>>

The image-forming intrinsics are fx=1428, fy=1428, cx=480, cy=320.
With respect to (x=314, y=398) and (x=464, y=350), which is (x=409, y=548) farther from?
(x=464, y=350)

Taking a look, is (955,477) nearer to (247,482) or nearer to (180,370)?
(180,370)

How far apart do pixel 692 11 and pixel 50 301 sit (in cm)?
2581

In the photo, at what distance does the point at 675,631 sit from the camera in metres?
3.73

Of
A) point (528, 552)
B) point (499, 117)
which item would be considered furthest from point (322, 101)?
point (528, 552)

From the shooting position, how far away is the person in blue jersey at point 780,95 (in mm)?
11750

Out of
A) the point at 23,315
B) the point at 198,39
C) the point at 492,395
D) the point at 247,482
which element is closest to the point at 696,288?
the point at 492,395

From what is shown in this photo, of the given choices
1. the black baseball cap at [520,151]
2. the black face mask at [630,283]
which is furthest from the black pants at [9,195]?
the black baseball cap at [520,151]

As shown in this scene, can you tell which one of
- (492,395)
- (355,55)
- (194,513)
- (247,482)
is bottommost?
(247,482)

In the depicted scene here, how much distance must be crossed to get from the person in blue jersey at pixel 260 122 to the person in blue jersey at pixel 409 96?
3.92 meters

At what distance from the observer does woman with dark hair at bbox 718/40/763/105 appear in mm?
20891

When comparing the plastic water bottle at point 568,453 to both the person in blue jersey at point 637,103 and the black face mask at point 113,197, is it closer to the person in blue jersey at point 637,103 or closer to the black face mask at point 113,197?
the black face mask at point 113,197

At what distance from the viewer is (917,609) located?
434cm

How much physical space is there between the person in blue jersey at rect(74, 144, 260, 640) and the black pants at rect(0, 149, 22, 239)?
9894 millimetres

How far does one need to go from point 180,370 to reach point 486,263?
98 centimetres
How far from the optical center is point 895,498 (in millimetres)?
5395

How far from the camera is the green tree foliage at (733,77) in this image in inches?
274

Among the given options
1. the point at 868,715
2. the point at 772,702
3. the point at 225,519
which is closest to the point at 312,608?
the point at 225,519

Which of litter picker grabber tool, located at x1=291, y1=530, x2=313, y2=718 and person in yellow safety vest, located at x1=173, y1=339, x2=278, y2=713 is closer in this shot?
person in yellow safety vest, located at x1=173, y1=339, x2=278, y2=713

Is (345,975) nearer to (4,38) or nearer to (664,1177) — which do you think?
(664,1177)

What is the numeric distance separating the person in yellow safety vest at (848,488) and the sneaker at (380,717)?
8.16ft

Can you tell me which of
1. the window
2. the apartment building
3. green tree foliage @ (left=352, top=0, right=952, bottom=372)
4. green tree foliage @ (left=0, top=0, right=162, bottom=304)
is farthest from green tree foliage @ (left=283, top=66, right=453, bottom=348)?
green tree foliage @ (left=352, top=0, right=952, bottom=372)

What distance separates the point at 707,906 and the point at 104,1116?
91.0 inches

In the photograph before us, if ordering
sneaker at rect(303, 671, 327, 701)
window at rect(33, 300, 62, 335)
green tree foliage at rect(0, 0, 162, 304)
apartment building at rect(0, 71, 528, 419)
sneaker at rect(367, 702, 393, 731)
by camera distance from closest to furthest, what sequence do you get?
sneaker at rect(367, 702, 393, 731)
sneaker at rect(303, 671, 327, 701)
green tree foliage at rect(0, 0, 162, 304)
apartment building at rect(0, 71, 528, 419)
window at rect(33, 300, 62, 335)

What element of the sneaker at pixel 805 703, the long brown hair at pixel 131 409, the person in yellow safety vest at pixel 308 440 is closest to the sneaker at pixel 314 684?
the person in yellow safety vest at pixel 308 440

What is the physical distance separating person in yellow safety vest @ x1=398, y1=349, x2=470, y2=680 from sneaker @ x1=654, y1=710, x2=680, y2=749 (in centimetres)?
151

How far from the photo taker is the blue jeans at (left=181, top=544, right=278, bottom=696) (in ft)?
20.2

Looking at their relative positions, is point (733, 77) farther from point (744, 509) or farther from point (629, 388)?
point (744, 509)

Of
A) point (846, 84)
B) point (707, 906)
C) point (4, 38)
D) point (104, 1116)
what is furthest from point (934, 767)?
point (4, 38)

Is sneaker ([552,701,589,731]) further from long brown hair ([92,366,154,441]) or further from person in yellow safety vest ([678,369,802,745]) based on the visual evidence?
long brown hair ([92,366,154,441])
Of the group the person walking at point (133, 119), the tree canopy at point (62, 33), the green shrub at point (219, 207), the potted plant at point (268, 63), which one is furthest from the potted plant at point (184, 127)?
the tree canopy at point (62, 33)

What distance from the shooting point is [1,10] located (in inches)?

<<

◆ **Short exercise**: Reproduce the material in full, with no word added or dropped.

◆ **Solved exercise**:
The image-forming intrinsics are fx=1428, fy=1428, cx=480, cy=320.
With respect to (x=314, y=398) and (x=464, y=350), which is (x=409, y=548) farther from?
(x=464, y=350)

Taking a look, is (955,477) nearer to (247,482) or nearer to (180,370)?
(180,370)

How far apart do pixel 692 11 and pixel 50 301 sit (in cm)?
2581

In the photo, at what distance does the point at 675,631 sit from the camera in metres?
3.73

Of
A) point (528, 552)
B) point (499, 117)
which item would be considered furthest from point (322, 101)?
point (528, 552)

From the shooting position, how far away is the person in blue jersey at point 780,95 (in mm)?
11750

Out of
A) the point at 23,315
B) the point at 198,39
C) the point at 492,395
D) the point at 247,482
which element is closest to the point at 696,288?
the point at 492,395

From what is shown in this photo, of the given choices
1. the black baseball cap at [520,151]
2. the black face mask at [630,283]
which is furthest from the black pants at [9,195]?
the black baseball cap at [520,151]

As shown in this scene, can you tell which one of
- (492,395)
- (355,55)
- (194,513)
- (247,482)
is bottommost?
(247,482)

In the depicted scene here, how much distance must be crossed to get from the person in blue jersey at pixel 260 122 to the person in blue jersey at pixel 409 96?
3.92 meters

At what distance from the observer does woman with dark hair at bbox 718/40/763/105 appear in mm?
20891

When comparing the plastic water bottle at point 568,453 to both the person in blue jersey at point 637,103 and the black face mask at point 113,197, is it closer to the person in blue jersey at point 637,103 or closer to the black face mask at point 113,197?
the black face mask at point 113,197

At what distance from the viewer is (917,609) located?
434cm

How much physical space is there between the person in blue jersey at rect(74, 144, 260, 640) and the black pants at rect(0, 149, 22, 239)?
9894 millimetres

How far does one need to go from point 180,370 to reach point 486,263?
98 centimetres
How far from the optical center is point 895,498 (in millimetres)?
5395

How far from the camera is the green tree foliage at (733,77) in this image in inches?
274

Among the given options
1. the point at 868,715
2. the point at 772,702
3. the point at 225,519
which is closest to the point at 312,608?
the point at 225,519

Which of litter picker grabber tool, located at x1=291, y1=530, x2=313, y2=718 and person in yellow safety vest, located at x1=173, y1=339, x2=278, y2=713 is closer in this shot?
person in yellow safety vest, located at x1=173, y1=339, x2=278, y2=713

Is (345,975) nearer to (4,38) or nearer to (664,1177) — which do you think?
(664,1177)

What is the numeric distance separating the person in yellow safety vest at (848,488) and the sneaker at (380,717)?
8.16ft

Can you tell me which of
1. the window
2. the apartment building
3. green tree foliage @ (left=352, top=0, right=952, bottom=372)
4. green tree foliage @ (left=0, top=0, right=162, bottom=304)
is farthest from green tree foliage @ (left=283, top=66, right=453, bottom=348)?
green tree foliage @ (left=352, top=0, right=952, bottom=372)

What distance separates the point at 707,906 and the point at 104,1116?
91.0 inches

In the photograph before us, if ordering
sneaker at rect(303, 671, 327, 701)
window at rect(33, 300, 62, 335)
green tree foliage at rect(0, 0, 162, 304)
apartment building at rect(0, 71, 528, 419)
sneaker at rect(367, 702, 393, 731)
by camera distance from closest to furthest, what sequence do you get?
sneaker at rect(367, 702, 393, 731)
sneaker at rect(303, 671, 327, 701)
green tree foliage at rect(0, 0, 162, 304)
apartment building at rect(0, 71, 528, 419)
window at rect(33, 300, 62, 335)

What element of the sneaker at pixel 805 703, the long brown hair at pixel 131 409, the person in yellow safety vest at pixel 308 440 is closest to the sneaker at pixel 314 684?
the person in yellow safety vest at pixel 308 440

What is the physical distance separating person in yellow safety vest @ x1=398, y1=349, x2=470, y2=680 from sneaker @ x1=654, y1=710, x2=680, y2=749 (in centimetres)?
151

How far from the photo taker is the blue jeans at (left=181, top=544, right=278, bottom=696) (in ft)?
20.2

Looking at their relative positions, is point (733, 77) farther from point (744, 509) or farther from point (629, 388)?
point (744, 509)

Of
A) point (846, 84)
B) point (707, 906)
C) point (4, 38)
D) point (104, 1116)
what is furthest from point (934, 767)?
point (4, 38)

Is sneaker ([552,701,589,731]) further from long brown hair ([92,366,154,441]) or further from person in yellow safety vest ([678,369,802,745]) based on the visual evidence?
long brown hair ([92,366,154,441])
Of the group the person walking at point (133, 119), the tree canopy at point (62, 33), the green shrub at point (219, 207), the potted plant at point (268, 63), which one is furthest from the potted plant at point (184, 127)?
the tree canopy at point (62, 33)

What distance from the shooting point is [1,10] located (in inches)?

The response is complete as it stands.